Is it time to treat your bees for varroa mites? When should you treat your hive? Perhaps you have a high or increasing mite count and know you need to act now.
Let’s gather our materials and head out to the apiary.
- safety gear – as directed on OA label
- oxalic acid crystals
- oxalic acid vaporizer
- power source for vaporizer
- measuring spoon
- bucket with cool water (if your model allows cooling)
- rags, old towel, etc – to use as temporary plugs
- grid board – if you have screened bottom boards
You should keep most of your oxalic acid vaporization tools together. I use an old plastic cat litter tub. Anything will work.
When Should Your Treat Your Bees?
It doesn’t matter what time of day you do your treatment. But, I think the hives are less fussy early in the morning.
Following all safety precautions as set forth on the Oxalic Acid label-proceed with the following steps.

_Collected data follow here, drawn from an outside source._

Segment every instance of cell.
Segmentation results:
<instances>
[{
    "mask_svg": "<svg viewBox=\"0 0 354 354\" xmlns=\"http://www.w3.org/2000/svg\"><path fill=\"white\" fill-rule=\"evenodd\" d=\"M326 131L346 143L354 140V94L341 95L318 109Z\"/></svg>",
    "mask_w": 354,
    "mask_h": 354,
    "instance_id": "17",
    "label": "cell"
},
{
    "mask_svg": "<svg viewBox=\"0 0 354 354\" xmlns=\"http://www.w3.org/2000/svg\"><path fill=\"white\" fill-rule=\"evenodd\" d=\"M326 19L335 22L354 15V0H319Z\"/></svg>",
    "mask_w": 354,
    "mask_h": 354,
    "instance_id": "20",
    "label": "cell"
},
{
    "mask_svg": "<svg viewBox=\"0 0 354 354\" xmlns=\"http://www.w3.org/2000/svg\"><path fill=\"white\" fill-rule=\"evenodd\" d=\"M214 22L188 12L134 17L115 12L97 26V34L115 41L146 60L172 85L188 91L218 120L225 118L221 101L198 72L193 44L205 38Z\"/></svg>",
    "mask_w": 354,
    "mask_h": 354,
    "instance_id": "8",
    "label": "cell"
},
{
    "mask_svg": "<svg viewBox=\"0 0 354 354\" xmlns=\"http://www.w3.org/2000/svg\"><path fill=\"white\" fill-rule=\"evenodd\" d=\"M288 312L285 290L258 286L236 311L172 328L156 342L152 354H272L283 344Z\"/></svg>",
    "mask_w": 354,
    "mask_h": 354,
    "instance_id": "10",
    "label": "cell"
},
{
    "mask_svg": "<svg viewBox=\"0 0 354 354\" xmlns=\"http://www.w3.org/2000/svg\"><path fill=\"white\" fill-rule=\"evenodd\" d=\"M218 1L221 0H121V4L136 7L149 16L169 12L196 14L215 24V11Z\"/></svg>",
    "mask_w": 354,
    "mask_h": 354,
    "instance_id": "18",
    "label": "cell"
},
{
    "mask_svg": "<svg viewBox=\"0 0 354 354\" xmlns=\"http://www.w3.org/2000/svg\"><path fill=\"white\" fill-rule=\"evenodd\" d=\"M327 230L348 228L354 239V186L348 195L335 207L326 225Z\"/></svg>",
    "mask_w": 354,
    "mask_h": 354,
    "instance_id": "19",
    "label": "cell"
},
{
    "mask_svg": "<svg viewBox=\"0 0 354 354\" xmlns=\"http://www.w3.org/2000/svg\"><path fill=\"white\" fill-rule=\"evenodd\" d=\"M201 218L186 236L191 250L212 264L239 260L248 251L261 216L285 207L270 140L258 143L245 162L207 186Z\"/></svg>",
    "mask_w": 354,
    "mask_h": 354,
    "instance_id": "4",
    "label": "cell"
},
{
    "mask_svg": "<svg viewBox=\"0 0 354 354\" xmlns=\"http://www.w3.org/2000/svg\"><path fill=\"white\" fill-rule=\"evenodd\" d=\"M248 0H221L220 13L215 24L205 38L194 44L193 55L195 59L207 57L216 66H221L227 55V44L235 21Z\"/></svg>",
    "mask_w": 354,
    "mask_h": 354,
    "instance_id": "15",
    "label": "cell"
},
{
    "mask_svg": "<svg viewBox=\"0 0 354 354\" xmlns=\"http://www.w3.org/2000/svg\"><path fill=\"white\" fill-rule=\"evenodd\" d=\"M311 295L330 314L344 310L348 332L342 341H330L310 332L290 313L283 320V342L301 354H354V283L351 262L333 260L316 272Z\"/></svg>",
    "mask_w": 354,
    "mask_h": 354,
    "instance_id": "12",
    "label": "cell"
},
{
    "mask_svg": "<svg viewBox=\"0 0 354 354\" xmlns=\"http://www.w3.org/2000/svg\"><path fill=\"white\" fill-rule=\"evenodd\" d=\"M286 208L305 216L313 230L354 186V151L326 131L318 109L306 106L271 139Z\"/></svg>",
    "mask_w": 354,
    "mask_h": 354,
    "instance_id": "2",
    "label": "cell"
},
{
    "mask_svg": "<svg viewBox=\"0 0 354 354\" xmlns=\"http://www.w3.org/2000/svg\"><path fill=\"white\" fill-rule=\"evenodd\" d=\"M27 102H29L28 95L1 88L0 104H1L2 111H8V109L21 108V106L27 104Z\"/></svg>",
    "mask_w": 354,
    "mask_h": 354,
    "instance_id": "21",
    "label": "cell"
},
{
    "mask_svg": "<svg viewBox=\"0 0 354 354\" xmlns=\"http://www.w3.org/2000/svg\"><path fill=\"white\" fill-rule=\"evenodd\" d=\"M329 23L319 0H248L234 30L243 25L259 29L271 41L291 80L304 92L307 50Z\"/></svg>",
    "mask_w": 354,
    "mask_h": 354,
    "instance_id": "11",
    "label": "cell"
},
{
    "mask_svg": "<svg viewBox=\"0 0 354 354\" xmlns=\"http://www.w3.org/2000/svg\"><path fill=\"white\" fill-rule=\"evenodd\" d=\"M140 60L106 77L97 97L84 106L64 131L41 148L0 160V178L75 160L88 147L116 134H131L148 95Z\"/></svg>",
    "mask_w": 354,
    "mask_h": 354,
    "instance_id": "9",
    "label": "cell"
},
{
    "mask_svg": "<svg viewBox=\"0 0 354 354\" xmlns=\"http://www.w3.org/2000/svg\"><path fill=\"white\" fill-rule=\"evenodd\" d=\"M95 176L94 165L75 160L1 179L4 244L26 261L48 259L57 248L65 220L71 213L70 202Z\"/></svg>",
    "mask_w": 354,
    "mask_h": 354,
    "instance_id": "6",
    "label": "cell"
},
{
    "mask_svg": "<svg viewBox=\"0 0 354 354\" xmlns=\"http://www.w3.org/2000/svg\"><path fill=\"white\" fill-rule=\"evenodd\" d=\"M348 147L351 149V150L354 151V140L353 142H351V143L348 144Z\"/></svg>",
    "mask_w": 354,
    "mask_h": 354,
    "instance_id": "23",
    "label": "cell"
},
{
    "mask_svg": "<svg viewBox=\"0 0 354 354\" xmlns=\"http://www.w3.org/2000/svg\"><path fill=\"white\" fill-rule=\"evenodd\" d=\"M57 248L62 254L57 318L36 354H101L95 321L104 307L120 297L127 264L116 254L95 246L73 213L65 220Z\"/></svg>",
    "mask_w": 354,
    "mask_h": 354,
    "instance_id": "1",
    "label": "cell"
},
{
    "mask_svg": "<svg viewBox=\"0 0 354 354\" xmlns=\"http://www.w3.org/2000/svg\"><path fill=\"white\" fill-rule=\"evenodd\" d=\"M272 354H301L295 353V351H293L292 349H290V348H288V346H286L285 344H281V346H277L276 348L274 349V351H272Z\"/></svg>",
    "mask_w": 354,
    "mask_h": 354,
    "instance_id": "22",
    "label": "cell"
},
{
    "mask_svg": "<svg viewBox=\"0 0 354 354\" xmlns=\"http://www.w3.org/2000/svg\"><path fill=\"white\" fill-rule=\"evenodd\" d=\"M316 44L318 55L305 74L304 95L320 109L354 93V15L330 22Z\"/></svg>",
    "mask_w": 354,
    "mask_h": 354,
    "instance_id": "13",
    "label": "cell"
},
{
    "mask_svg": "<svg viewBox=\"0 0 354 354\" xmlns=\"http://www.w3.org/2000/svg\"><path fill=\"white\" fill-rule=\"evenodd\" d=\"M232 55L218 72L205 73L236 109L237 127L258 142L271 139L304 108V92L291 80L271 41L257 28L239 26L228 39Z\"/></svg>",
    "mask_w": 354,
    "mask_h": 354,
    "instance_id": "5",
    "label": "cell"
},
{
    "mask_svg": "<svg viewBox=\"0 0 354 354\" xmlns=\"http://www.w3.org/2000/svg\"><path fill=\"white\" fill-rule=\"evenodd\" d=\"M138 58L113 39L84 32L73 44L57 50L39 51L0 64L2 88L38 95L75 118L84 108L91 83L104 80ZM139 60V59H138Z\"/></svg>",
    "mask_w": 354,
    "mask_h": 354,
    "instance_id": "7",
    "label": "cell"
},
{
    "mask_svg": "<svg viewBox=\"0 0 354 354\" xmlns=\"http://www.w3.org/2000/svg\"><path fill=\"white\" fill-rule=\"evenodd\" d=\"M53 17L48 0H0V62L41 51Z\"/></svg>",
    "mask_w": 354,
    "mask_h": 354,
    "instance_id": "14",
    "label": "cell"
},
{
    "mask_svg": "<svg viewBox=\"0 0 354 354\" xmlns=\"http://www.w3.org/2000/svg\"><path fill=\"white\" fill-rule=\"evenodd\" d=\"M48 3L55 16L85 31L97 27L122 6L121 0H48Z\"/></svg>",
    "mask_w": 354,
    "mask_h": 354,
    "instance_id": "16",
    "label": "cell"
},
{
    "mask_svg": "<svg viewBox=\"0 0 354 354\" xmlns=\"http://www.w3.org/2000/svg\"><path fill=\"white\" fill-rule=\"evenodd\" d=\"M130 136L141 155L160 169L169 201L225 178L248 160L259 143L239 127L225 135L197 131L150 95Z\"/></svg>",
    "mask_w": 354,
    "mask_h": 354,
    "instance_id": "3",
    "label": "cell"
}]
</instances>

Oxalic Acid Vaporization Steps
- insert grid board under screened bottom boards
- Remove hive top and loosely plug the hole in the inner cover
- measure the required amount of oxalic acid and place on cold wand
- slowly insert vaporizer wand into the front of the hive
- lay an old towel (or similar) across the front
- connect vaporizer to power source
- set your timer (2.5 – 3 min?) time depends on vaporizer model
- energize the vaporizer and stand upwind from the hive
- at the end of the timer, let the vapor cool a few minutes before removing the wand
- wait an additional 8-10 min before opening all the entrances and ventilation ports
If Brood is Present – Repeat Treatment
No varroa mite treatment is perfect. Whenever, you treat your colony be sure to recheck in a couple of weeks to make sure it worked!
Most of the time, the majority of mites in a hive will be inside the capped brood. This treatment does not kill mites under the cap.
However, oxalic acid vaporization is an effective mite treatment for mites that are on the adult bees.
An effective method used by many beekeepers is to give the hive 3 treatments that are 5-6 days apart. In this way, most of the mites will be out of a cell and exposed to treatment.
How many times a year do you need to treat for varroa mites? It depends on several factors including the genetics of your hives and where you live. Mites are a bigger problem in some regions.
Oxalic Acid Vaporization is an effective way to manage varroa mite numbers in your beehives.
Use all safety precautions and recheck your colony for effectiveness a couple of weeks later.